Another related approach to JS testing is fuzzing, which typically uses code coverage as feedback to test generation. There are a few fuzzers for JS, e.g., jsfuzz [11] and js-fuzz [10], which are largely based on the fuzzing logic of AFL (American fuzzy lop) [2] and re-implemented it for JS. We view fuzzing and symbolic/concolic testing as complementing techniques: fuzzing for broader exploration of JS while symbolic/concolic testing for deeper exploration.

7 Conclusions

We have presented a novel approach to apply concolic execution to front-end JS. The approach makes use of an in-situ concolic executor for JS and leverages the functionality of JS testing frameworks as test runners and web content extractors. Our approach works in three steps: (1) extracting JS functions from web pages using with JS testing framework; (2) integrating the in-situ concolic testing interface in the execution context for the JS Web functions; (3) utilizing the testing framework’s test runner and its mock data as the driver for concolic execution to generate additional test data for the JS web function under test.

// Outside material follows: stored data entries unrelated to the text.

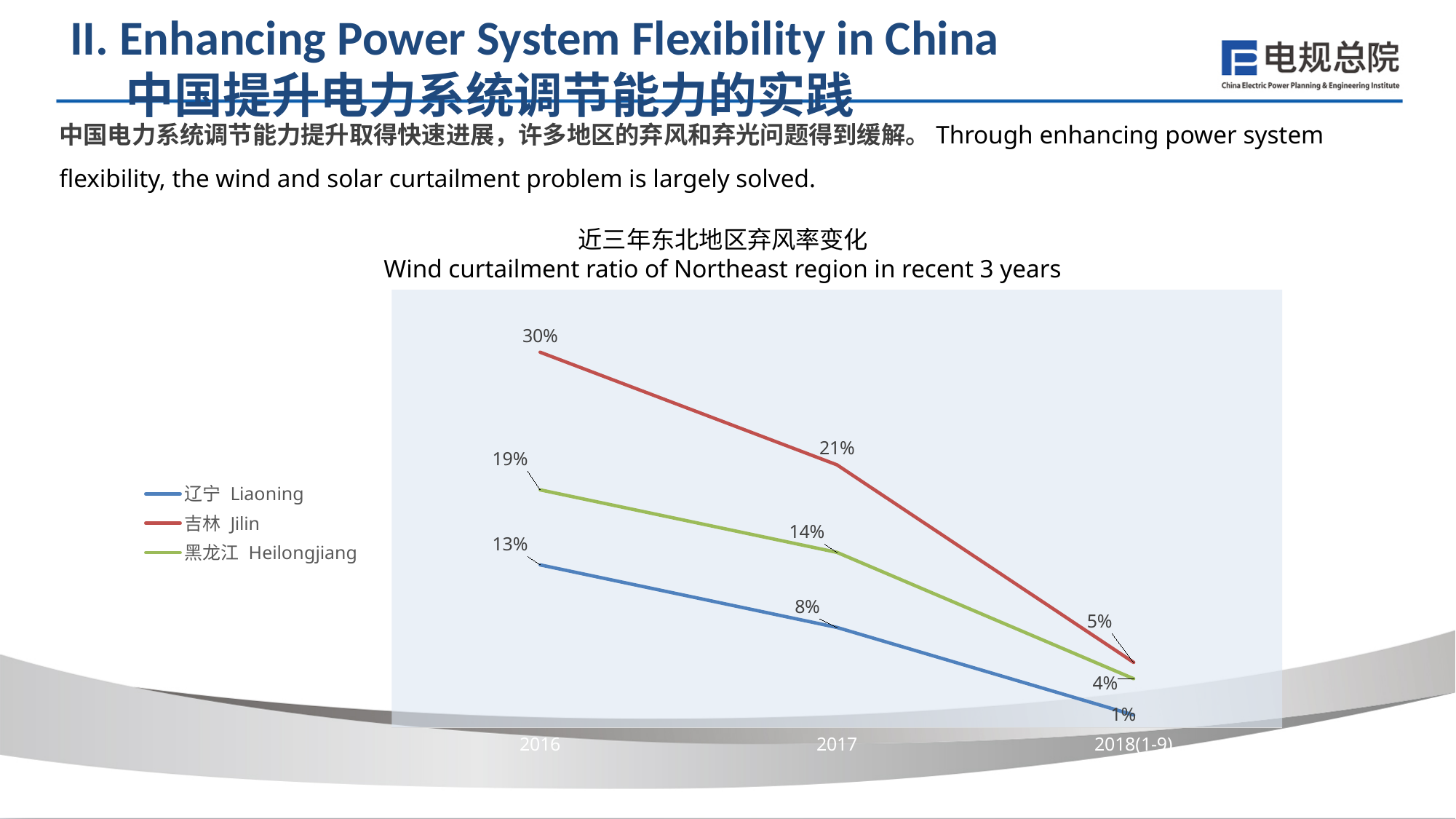
What was the wind curtailment ratio for Heilongjiang in 2018(1-9)? 4% What kind of chart is shown on the slide? Line chart What was the wind curtailment ratio for Jilin in 2016? 30% Which province had the lowest wind curtailment ratio in 2018(1-9)? Liaoning Which was higher in 2018(1-9), the wind curtailment ratio of Jilin or Heilongjiang? Jilin How many time periods are shown on the x axis? 3 What is the difference between Heilongjiang's and Liaoning's wind curtailment ratios in 2017? 6 percentage points Which province had the highest wind curtailment ratio in 2016? Jilin How many series does the legend list? 3 Does the wind curtailment ratio for Liaoning rise or fall from 2016 to 2018(1-9)? Fall By how many percentage points did Jilin's wind curtailment ratio fall from 2016 to 2017? 9 percentage points What was the wind curtailment ratio for Liaoning in 2017? 8%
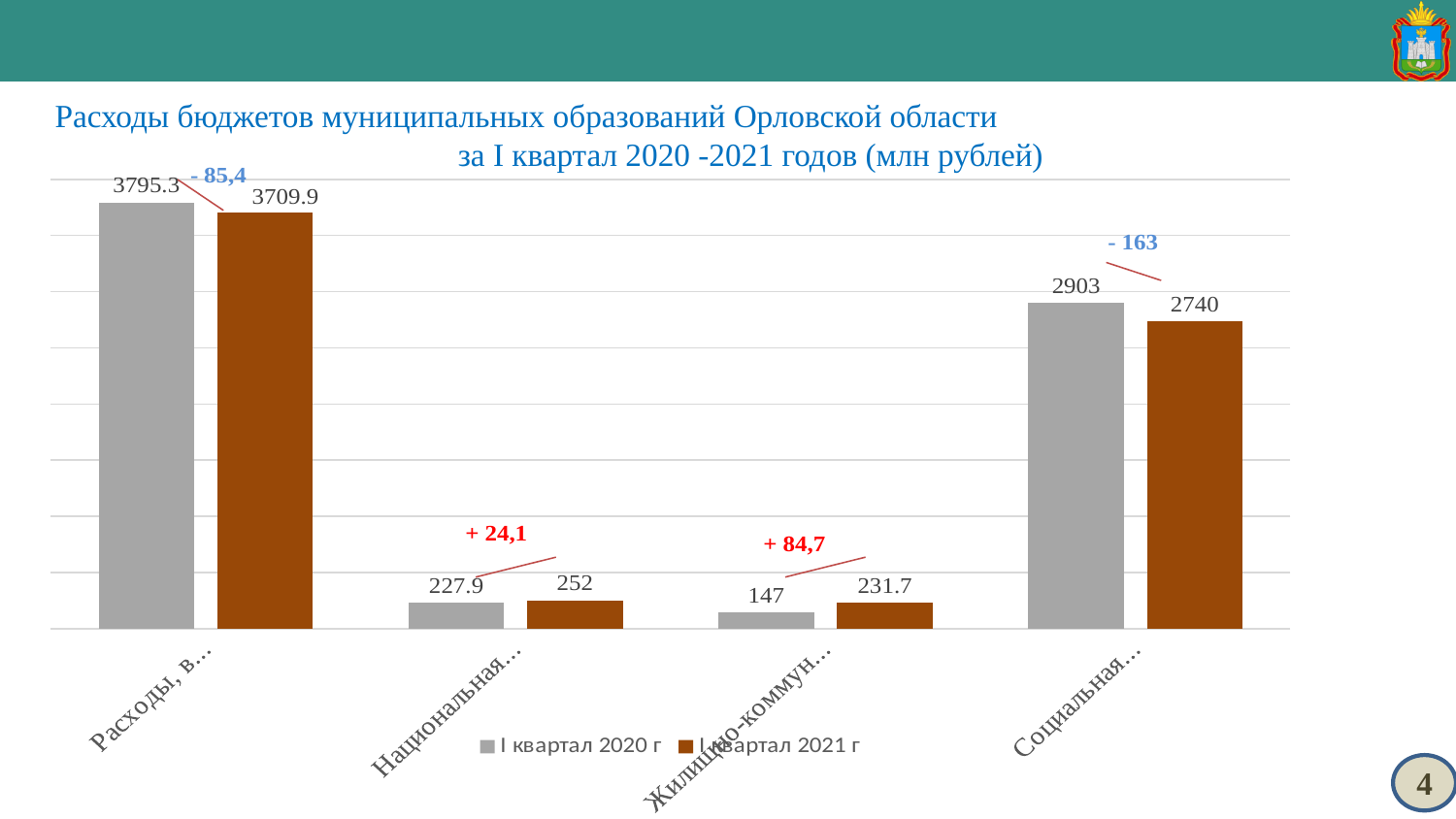
How many series does the legend list? 2 What is the value for I квартал 2021 г in the "Социальная..." category? 2740 Which category has the lowest value for I квартал 2020 г? Жилищно-коммун... What is the value for I квартал 2020 г in the "Национальная..." category? 227.9 What kind of chart is shown on the slide? Bar chart How many categories are shown on the x axis of the chart? 4 What is the value for I квартал 2021 г in the "Жилищно-коммун..." category? 231.7 In the "Социальная..." category, which is larger: the I квартал 2020 г value or the I квартал 2021 г value? I квартал 2020 г Which category has the highest value for I квартал 2021 г? Расходы, в... (the first category) What is the difference between the I квартал 2021 г and I квартал 2020 г values in the "Национальная..." category? 24.1 What is the value for I квартал 2020 г in the first category ("Расходы, в...")? 3795.3 By how much does the I квартал 2020 г value exceed the I квартал 2021 г value in the first category ("Расходы, в...")? 85.4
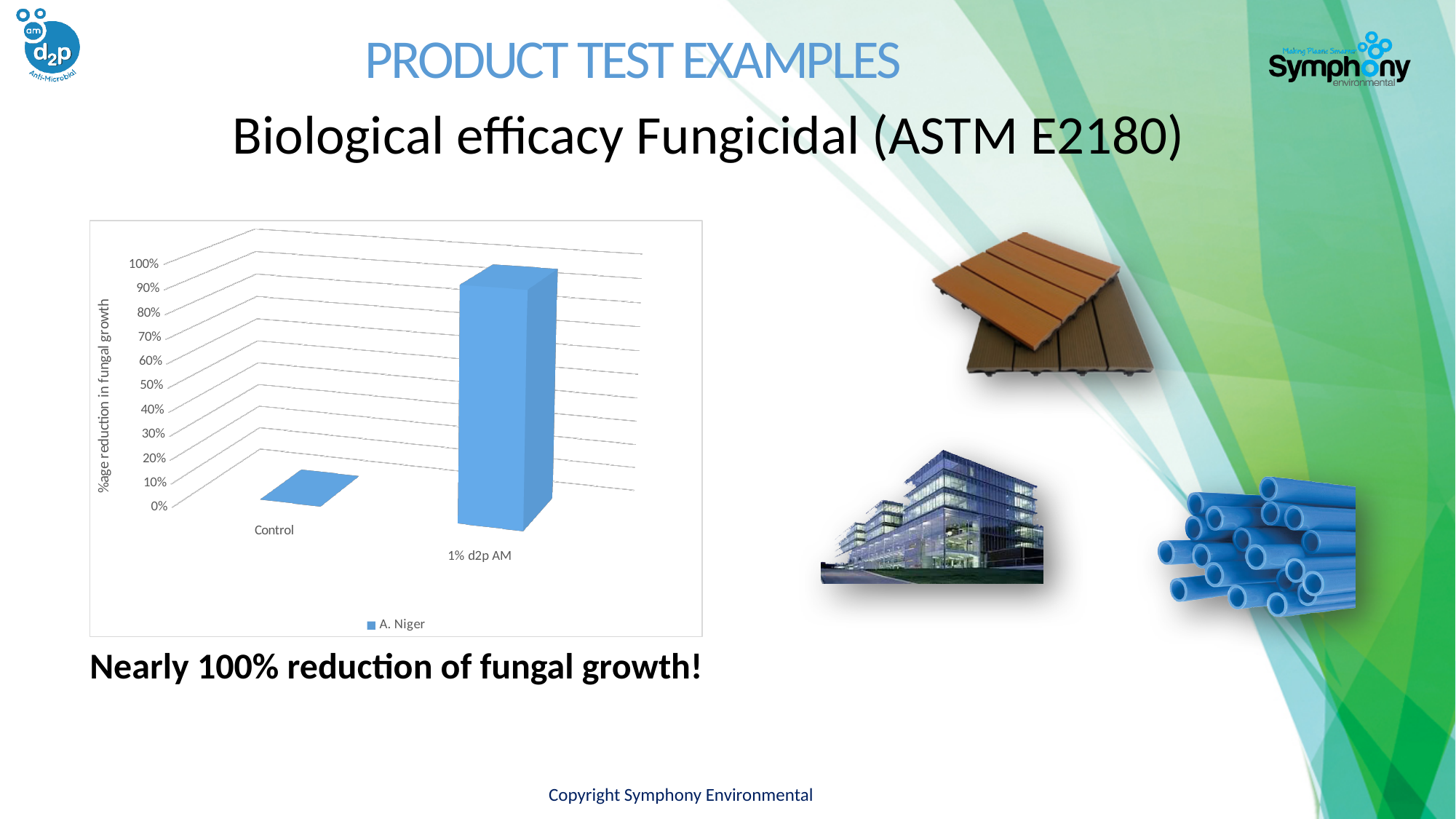
Which category has the lowest value in the chart? Control Is the value for Control greater or less than 10%? less What is the label of the vertical axis of the chart? %age reduction in fungal growth How many categories are shown on the x axis of the chart? 2 Is the value for 1% d2p AM greater or less than 80%? greater Is the value for 1% d2p AM greater or less than 50%? greater What series name is shown in the chart legend? A. Niger Do the values rise or fall from Control to 1% d2p AM along the x axis? rise Which has the larger value, Control or 1% d2p AM? 1% d2p AM What kind of chart is shown on the slide? bar chart Which category has the highest value in the chart? 1% d2p AM How many series does the chart legend list? 1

We have conducted evaluation on open-source projects from Github and on Metamask’s UI features, which are proper targets for our implementations on Puppeteer and Jest respectively. We have found bugs in each evaluation, whose bug reports have been accepted on GitHub. This contributes to both bug finding and test suite improvement for the applications tested. The results show that our approach to concolic testing frontend JS is both practically and effective.